Taking charge of the utilities program in order to bring awareness to these issues has given Montano new purpose as she continues to recover from the recent concussion so she can finally compete again.
None of this has been easy but Montano knows that if she can’t grab the microphone during a post-fight interview to let people know what’s happening to the Native American people in this country, then she needs to do something else to help out.
“We’re the foundation of this land, of America,” Montano said. “I think obviously bringing awareness through interviews is great. It’s so hard to bring help to myself specifically without fighting because I’m known as a fighter so without fights, I feel like I lose interest and then I lose the platform that I have. I feel like it’s a lot going to waste. So because of that issue, I need to find ways to bring awareness to these issues.
“With the whole pandemic happening and Navajo nation getting hit so hard, I feel like it’s on my shoulders to remind my brothers and sisters, especially the younger generations that we’re a strong people, especially if we’re together through anything.”
Montano’s utilities program is still a work in progress and she knows change doesn’t happen overnight.

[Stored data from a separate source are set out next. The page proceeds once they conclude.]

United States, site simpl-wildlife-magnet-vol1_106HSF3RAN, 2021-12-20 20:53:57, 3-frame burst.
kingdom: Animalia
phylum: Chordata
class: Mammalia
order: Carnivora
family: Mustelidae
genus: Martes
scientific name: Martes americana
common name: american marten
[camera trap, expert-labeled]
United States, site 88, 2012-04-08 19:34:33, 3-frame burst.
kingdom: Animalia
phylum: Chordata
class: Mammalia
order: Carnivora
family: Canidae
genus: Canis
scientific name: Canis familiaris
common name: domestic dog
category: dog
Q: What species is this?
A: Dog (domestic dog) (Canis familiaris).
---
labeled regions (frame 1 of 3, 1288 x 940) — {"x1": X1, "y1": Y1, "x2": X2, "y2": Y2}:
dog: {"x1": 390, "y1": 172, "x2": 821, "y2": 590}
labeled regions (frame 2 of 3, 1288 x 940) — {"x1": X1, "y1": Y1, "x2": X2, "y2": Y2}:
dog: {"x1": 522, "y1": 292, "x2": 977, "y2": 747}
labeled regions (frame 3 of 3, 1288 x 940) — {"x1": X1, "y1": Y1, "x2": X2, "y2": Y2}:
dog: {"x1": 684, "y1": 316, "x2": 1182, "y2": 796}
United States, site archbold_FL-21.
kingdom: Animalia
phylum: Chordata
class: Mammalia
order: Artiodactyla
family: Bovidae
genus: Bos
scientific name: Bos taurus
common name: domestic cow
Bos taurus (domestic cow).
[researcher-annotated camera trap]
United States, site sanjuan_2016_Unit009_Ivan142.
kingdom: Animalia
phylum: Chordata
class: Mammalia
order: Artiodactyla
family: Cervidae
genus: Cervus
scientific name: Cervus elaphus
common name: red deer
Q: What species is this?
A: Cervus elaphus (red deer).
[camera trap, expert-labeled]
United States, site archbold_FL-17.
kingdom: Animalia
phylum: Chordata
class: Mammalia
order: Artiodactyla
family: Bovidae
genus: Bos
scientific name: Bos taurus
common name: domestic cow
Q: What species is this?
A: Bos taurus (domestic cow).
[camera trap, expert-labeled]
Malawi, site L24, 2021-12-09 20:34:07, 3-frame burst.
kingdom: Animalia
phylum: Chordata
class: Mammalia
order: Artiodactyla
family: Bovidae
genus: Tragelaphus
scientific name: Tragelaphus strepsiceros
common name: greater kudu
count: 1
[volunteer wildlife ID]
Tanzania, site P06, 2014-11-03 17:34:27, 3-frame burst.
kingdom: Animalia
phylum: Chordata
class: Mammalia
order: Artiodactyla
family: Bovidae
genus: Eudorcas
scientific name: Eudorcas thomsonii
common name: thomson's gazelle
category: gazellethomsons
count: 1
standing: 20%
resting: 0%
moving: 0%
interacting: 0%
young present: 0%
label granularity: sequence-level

That said, the former UFC champion is committed to the cause and while this may end up being the toughest fight of her entire life, she promises defeat is not an option this time around.
“It’s hard to gather all of my ideas and throw it into one concept. But I think through this avenue, I’ll be able to stoke that fire and keep my passion and my drive alive,” Montano said. “I’m just happy to be able to help. We’re out for bid right now. So we have to wait for the money to circulate and because most of the reservation doesn’t have WiFi, I’m going to have to make my rounds. I want to talk to the community and let them know what my plans are.
“I hope people understand that I’ve lived through this. I’ve lived on the rez, I’ve lived through all of these obstacles I’ve had to surpass. My passion is helping my people.”